Balcones Canyonlands Preserve

The Balcones Canyonlands Preserve (BCP) is one of the nation’s largest urban preserves, covering more than 32,000 acres – about 50 square miles. It is not one single tract of land, but rather made up of more than 140 individual tracts. Tracts include the Travis County-owned Hamilton Pool Preserve, Wild Basin Wilderness Preserve, and a portion of Bob Wentz park.  

The BCP was created in 1996 to protect habitat for eight endangered species: two migratory songbirds called the golden-cheeked warbler and black-capped vireo, and six karst invertebrates found in caves. The golden-cheeked warbler nests only in Central Texas and its breeding habitat spans much of western Travis County. The black-capped vireo was removed from the federal List of Endangered and Threatened Wildlife in May 2018, but the BCP continues to provide habitat for this rare bird, as well as the seven still-endangered species, and 27 additional species of concern.  

The BCP makes up for other habitat that has been lost due to urban growth, so it can never be developed.

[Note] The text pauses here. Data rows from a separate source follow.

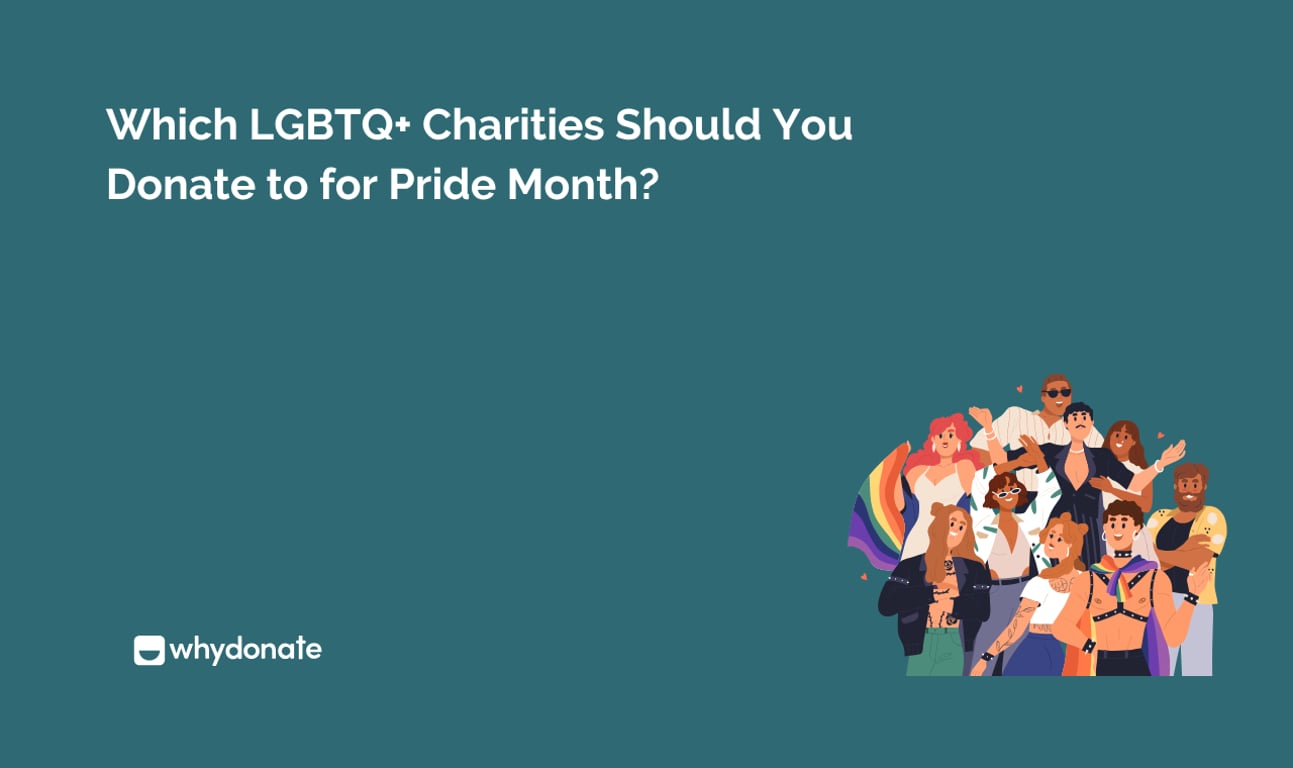 Which LGBTQ+ Charities Should You Donate to for Pride Month?

whydonate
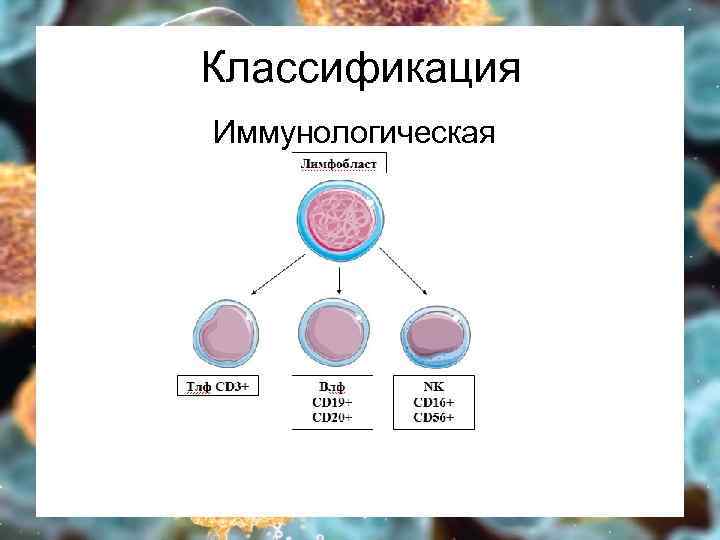 Классификация

Иммунологическая

Лимфобласт

Тлф CD3+

Влф
CD19+
CD20+

NK
CD16+
CD56+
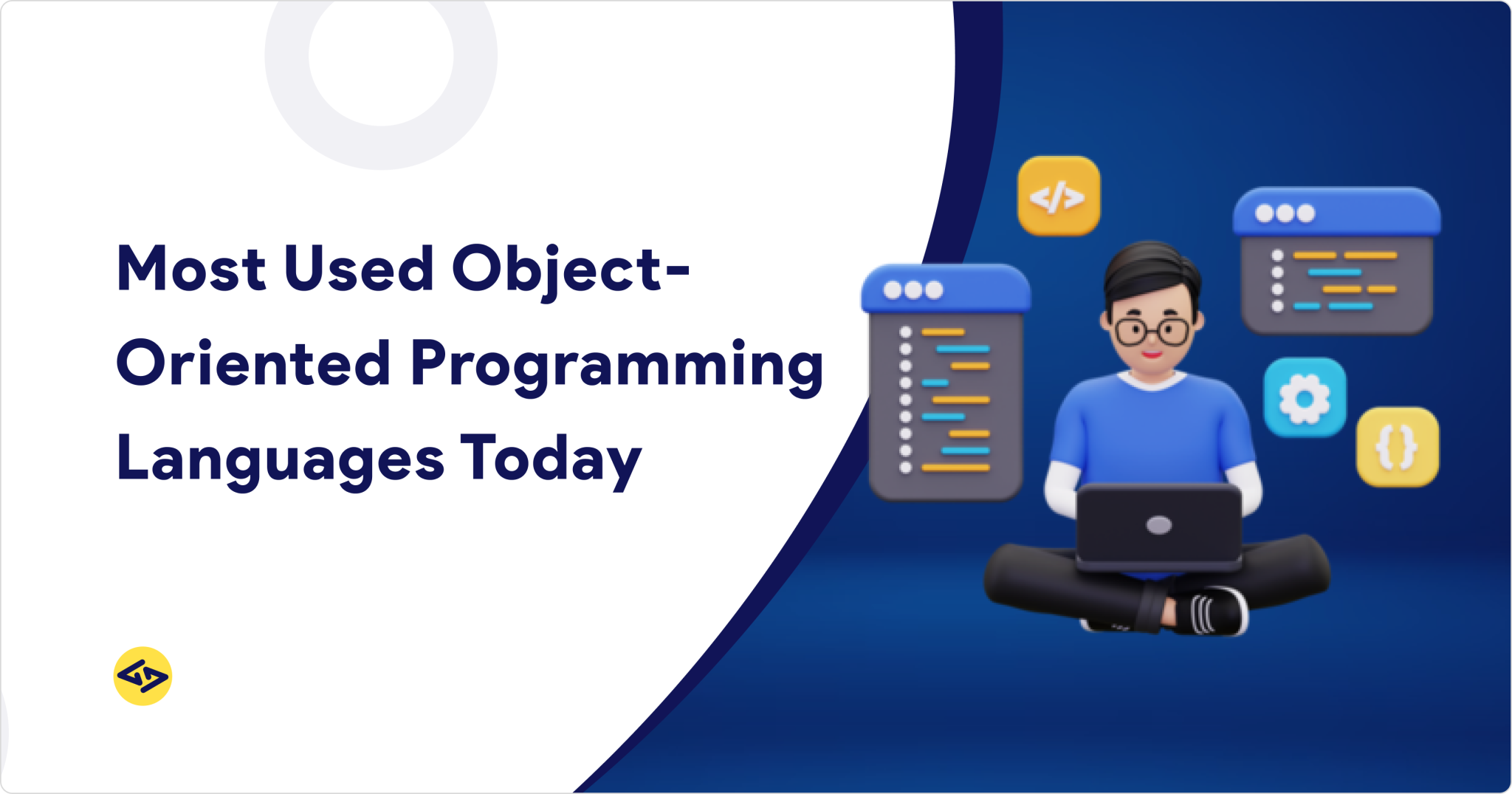 Most Used Object-Oriented Programming Languages Today

</>

{}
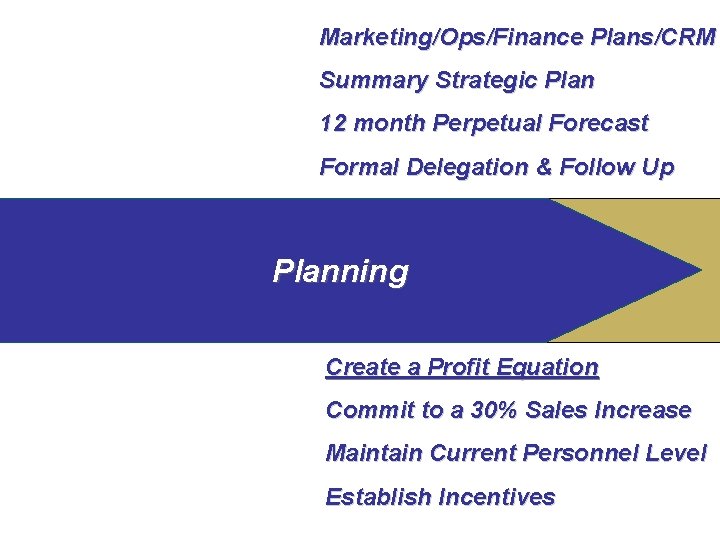 Marketing/Ops/Finance Plans/CRM

Summary Strategic Plan

12 month Perpetual Forecast

Formal Delegation & Follow Up

Planning

Create a Profit Equation

Commit to a 30% Sales Increase

Maintain Current Personnel Level

Establish Incentives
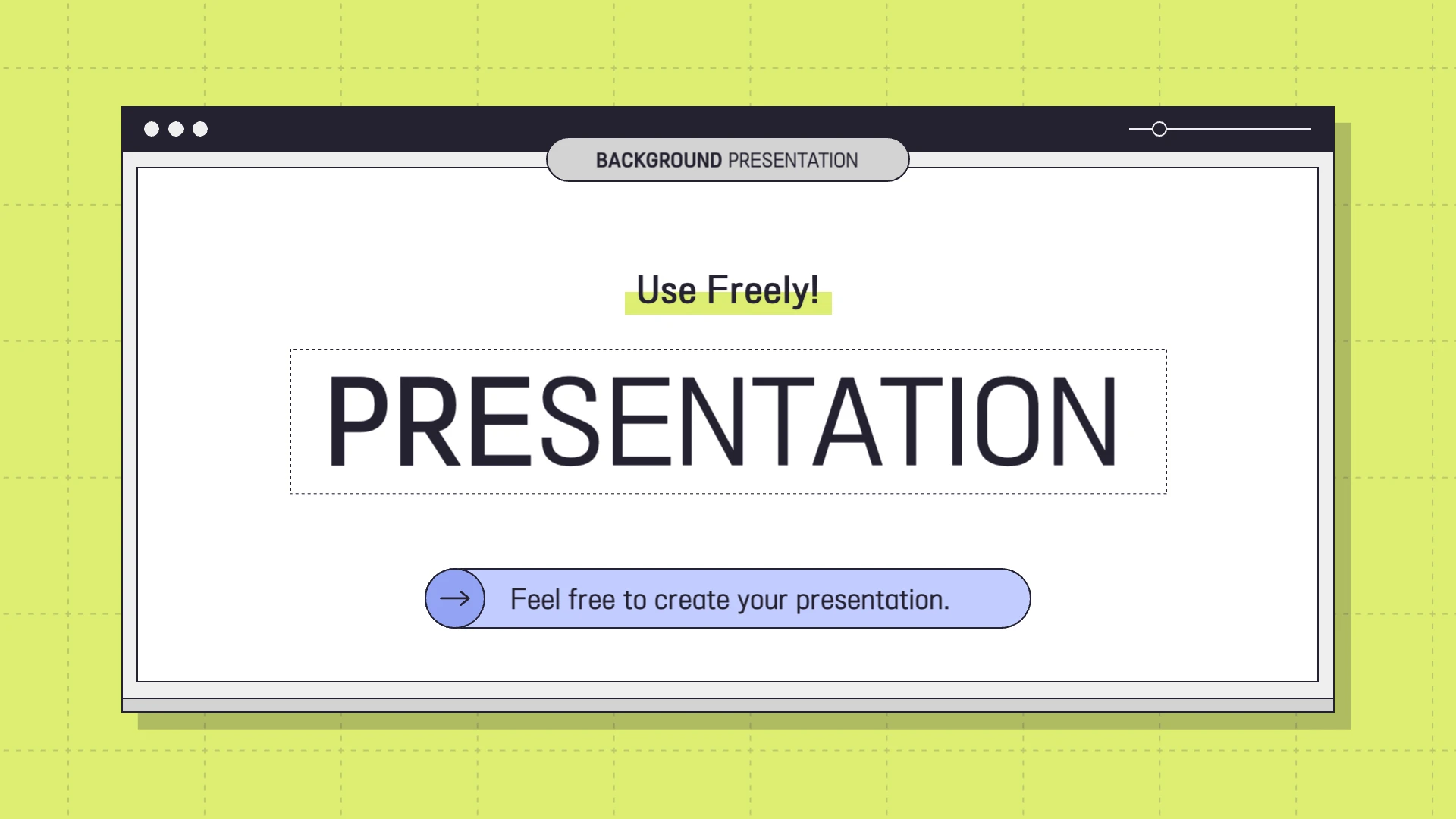 BACKGROUND PRESENTATION

Use Freely!

PRESENTATION

Feel free to create your presentation.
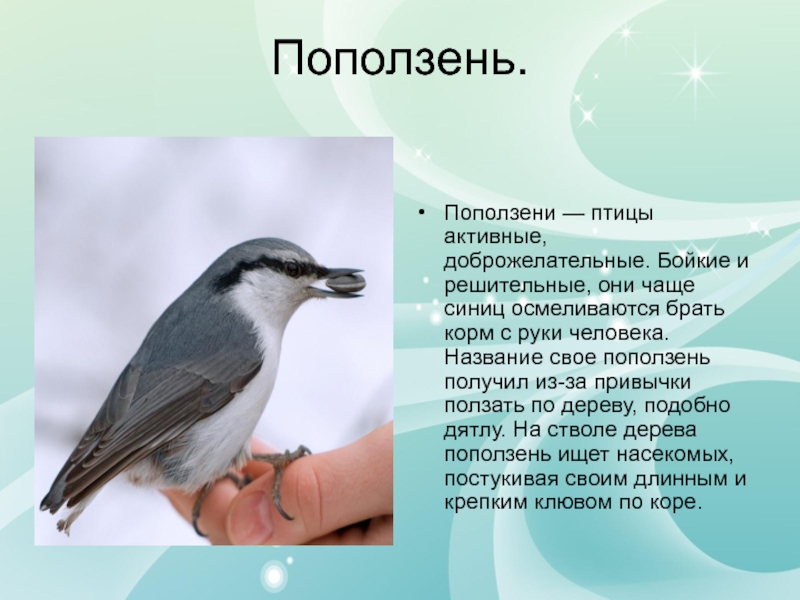 Поползень.

• Поползени — птицы активные, доброжелательные. Бойкие и решительные, они чаще синиц осмеливаются брать корм с руки человека. Название свое поползень получил из-за привычки ползать по дереву, подобно дятлу. На стволе дерева поползень ищет насекомых, постукивая своим длинным и крепким клювом по коре.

It will continue to be managed as a preserve in perpetuity.  By protecting the most vulnerable species, the preserve safeguards the entire ecosystem. In addition to existing as habitat for endangered species, these lands provide habitat for numerous native plants and animals and contribute to improved air and water quality and quality of life for the people of Austin. 

About 80% of the Balcones Canyonlands Preserve is managed by Travis County and the City of Austin, which are the managing partners of the BCP. The other 20% is managed by public and private partners, including The Nature Conservatory, Travis Audubon Society, St. Edwards University, Lower Colorado River Authority, City of Sunset ValleyWestcave Preserve, and private landowners. 

About 3,500 acres of the BCP is regularly open to the public. Other areas of the 32,000+ acre preserve can be accessed by joining a guided hike or volunteering.